A NASA rover streaked through the orange Martian sky and landed on the red planet Thursday, after travelling through space for over six months.

The rover, named Perseverance, managed to land safely on Mars, becoming the ninth spacecraft to successfully make it to the neighbouring planet.

Ground controllers at the Jet Propulsion Laboratory in Pasadena, California, cheered and clapped, exchanging fist bumps and high fives after receiving confirmation that the six-wheeled Perseverance had touched down on the red planet.

It took a tension-filled 11 1/2 minutes for the signal to reach Earth before flight controller Swati Mohan declared, “Touchdown confirmed!”

Experts are saying Thursday’s rover landing was the riskiest step yet in an epic quest to bring back rocks that could answer whether life ever existed on Mars.

Perseverance, launched last June, landed on the Jezero Crater just north of the Mars equator, and will drill into the surface in order to take between 20 and 35 core samples up to 10 centimetres long.

The rover will then stash those samples on the surface.

As early as 2026, another rover is to retrace Perseverance’s journey and retrieve the samples for eventual return to Earth, perhaps by 2031.

According to NASA researchers, Perseverance will be able to send much information back on its own.

It has 23 cameras to record everything about the landscape and an on-board laser that can vaporize rocks and analyze their makeup.

Perseverance will also be able to detect organic matter in the rocks and will carry ground-penetrating radar.

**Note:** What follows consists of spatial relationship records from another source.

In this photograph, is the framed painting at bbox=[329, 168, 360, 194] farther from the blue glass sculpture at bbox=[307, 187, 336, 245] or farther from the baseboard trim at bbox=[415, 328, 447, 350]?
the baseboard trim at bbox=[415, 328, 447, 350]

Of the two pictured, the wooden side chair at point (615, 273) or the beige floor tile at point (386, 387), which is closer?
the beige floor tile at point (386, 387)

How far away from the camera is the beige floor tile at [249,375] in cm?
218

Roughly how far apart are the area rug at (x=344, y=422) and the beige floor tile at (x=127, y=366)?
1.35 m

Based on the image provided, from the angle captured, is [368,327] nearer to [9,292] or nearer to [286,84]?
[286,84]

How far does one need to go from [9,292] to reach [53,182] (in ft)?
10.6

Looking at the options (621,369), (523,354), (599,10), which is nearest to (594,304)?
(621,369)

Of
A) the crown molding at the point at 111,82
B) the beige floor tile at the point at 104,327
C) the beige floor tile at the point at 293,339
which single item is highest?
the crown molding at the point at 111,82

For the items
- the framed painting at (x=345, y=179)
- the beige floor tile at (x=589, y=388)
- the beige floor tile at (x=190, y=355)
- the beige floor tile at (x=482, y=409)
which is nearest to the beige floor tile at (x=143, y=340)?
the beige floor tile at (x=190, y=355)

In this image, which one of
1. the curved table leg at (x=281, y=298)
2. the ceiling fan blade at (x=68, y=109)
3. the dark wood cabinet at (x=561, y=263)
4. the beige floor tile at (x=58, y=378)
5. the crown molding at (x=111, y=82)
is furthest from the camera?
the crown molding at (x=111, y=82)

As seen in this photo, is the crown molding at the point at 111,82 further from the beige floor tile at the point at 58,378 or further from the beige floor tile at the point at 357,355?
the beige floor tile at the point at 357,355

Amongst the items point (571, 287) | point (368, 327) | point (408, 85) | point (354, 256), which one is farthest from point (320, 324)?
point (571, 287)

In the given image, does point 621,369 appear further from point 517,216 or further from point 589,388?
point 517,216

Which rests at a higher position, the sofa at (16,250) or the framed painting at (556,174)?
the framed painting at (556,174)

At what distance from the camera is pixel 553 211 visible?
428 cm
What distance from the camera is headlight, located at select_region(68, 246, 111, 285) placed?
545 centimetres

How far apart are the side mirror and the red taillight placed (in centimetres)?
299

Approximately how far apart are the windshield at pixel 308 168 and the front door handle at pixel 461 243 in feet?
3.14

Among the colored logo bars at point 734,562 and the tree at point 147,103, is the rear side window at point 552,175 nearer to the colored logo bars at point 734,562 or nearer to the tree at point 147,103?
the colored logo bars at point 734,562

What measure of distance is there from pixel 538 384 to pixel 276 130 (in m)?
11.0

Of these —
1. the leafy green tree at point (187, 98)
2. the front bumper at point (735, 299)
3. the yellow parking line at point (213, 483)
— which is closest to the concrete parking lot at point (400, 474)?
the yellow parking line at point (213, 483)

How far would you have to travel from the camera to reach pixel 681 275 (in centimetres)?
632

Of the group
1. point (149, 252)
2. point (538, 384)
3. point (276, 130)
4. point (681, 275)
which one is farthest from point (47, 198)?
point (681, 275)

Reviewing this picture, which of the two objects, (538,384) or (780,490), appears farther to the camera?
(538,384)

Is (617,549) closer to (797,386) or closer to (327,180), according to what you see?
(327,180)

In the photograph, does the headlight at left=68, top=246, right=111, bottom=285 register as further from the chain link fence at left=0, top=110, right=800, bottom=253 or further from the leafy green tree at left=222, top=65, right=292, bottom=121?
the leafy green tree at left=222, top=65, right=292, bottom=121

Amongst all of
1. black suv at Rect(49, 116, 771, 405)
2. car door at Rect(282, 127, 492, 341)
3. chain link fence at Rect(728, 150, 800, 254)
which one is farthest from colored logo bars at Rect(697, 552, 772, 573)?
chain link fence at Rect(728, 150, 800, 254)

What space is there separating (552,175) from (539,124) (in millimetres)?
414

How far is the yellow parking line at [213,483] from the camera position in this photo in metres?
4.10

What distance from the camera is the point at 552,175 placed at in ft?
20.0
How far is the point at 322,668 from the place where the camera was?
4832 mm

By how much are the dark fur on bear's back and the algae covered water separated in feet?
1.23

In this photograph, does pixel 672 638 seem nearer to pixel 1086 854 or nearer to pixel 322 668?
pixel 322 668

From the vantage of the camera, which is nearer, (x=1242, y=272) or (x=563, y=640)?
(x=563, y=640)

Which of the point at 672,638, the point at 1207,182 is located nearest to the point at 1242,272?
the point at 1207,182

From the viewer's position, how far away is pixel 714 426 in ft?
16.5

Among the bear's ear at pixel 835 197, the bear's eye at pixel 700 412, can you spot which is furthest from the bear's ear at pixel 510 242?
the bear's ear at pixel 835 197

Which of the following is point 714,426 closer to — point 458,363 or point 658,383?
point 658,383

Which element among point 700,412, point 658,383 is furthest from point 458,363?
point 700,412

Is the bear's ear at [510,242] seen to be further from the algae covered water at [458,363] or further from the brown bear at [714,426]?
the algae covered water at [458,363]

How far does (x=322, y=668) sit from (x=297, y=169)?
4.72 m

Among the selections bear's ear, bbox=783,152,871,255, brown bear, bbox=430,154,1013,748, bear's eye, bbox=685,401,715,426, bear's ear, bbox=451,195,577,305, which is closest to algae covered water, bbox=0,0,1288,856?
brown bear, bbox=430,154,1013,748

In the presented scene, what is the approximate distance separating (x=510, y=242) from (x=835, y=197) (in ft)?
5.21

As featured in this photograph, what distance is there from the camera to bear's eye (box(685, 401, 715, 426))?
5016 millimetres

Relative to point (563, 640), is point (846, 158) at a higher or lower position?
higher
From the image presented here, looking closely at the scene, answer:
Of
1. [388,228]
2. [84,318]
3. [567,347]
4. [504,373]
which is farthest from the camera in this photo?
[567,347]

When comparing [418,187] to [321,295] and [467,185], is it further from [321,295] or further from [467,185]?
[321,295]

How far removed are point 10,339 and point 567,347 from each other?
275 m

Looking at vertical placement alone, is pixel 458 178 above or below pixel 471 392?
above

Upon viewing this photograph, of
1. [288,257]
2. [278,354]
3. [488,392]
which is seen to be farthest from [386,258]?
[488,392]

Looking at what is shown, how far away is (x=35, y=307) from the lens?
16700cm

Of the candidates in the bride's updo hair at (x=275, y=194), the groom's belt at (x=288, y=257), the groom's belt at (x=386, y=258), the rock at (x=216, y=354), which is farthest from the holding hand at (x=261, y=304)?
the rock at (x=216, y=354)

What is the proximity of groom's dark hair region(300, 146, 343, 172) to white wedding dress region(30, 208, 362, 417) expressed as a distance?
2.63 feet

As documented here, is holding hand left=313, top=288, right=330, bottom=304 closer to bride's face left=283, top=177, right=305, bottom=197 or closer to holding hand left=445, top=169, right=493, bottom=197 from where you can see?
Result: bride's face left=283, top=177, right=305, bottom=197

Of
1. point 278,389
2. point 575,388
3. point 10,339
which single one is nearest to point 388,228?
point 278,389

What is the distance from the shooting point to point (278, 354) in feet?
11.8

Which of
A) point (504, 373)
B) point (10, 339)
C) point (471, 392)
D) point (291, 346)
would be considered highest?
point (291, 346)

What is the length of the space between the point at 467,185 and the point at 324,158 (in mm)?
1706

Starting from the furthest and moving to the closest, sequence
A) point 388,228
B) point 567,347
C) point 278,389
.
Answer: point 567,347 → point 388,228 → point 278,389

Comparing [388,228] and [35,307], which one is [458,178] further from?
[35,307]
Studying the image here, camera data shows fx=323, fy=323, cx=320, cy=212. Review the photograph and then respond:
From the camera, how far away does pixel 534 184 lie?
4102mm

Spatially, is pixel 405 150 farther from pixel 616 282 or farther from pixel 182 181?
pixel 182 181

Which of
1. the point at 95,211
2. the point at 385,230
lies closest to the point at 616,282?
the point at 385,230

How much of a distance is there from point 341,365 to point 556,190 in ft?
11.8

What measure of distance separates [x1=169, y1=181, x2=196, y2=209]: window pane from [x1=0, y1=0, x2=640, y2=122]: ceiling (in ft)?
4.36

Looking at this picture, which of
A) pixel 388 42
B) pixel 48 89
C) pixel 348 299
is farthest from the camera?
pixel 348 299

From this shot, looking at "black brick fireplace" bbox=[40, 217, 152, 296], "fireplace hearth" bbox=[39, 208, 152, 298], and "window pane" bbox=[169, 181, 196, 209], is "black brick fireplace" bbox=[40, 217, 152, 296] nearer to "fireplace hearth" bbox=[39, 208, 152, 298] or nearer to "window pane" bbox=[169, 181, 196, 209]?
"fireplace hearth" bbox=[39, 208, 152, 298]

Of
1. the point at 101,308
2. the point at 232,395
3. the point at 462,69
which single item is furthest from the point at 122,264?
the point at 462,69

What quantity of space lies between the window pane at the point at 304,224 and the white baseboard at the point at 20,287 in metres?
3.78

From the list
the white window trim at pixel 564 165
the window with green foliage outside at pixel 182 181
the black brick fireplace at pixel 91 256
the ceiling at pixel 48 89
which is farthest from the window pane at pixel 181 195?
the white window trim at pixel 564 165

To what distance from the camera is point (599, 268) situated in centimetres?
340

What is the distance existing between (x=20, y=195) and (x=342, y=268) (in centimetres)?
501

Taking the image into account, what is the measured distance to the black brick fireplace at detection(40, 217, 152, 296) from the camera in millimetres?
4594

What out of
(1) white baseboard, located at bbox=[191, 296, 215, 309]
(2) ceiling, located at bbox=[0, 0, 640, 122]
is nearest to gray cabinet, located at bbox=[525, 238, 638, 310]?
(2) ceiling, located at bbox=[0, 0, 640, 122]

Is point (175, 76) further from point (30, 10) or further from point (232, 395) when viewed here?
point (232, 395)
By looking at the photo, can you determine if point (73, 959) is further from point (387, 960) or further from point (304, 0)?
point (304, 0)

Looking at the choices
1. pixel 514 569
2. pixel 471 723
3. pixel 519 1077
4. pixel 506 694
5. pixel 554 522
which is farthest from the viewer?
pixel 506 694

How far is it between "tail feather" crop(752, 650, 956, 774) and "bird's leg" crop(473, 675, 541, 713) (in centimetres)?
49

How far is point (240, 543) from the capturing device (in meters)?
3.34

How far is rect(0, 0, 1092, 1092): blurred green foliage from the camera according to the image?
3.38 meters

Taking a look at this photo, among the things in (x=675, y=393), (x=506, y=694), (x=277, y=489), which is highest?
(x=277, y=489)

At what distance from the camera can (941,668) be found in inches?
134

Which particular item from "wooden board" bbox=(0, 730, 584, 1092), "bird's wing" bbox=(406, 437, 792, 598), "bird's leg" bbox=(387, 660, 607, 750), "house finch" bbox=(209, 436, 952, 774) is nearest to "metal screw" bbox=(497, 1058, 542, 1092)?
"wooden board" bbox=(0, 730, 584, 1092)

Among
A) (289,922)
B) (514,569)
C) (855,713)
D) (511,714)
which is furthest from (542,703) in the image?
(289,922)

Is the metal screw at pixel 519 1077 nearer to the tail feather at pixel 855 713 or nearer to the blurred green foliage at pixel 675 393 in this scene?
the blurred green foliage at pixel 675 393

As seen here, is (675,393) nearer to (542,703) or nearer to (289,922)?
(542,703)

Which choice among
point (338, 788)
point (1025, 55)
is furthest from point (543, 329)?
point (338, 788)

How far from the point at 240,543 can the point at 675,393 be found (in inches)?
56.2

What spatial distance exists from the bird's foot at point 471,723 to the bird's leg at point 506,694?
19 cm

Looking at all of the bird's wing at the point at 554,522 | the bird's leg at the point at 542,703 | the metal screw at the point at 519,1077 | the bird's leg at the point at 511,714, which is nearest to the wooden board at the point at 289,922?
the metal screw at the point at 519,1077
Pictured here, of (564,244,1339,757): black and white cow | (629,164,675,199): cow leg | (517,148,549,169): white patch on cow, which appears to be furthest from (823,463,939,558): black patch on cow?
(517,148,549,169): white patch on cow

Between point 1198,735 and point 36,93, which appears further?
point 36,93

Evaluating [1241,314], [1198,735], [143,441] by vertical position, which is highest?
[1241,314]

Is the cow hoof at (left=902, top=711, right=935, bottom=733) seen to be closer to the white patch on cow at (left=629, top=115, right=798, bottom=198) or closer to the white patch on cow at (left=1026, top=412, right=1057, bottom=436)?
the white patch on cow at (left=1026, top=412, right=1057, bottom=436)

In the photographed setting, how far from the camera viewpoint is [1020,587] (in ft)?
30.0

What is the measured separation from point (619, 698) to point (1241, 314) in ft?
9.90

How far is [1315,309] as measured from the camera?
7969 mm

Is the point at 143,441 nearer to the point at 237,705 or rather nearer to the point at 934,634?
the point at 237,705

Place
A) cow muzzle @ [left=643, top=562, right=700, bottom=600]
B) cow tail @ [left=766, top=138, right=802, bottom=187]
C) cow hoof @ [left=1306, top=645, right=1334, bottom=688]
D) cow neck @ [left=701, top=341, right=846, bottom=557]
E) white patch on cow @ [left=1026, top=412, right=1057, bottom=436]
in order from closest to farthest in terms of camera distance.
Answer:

Scientists say they will be looking for evidence recorded in the rocks of environments that could have been habitable.

Mars is thought to have had water at some time in the distant past, about 3.5-billion years ago, that all vanished.

Jezero was chosen because it’s thought to be an ancient lake bed. If there was life on Mars, lake sediments or a long-ago shoreline could be a good place to look for signs.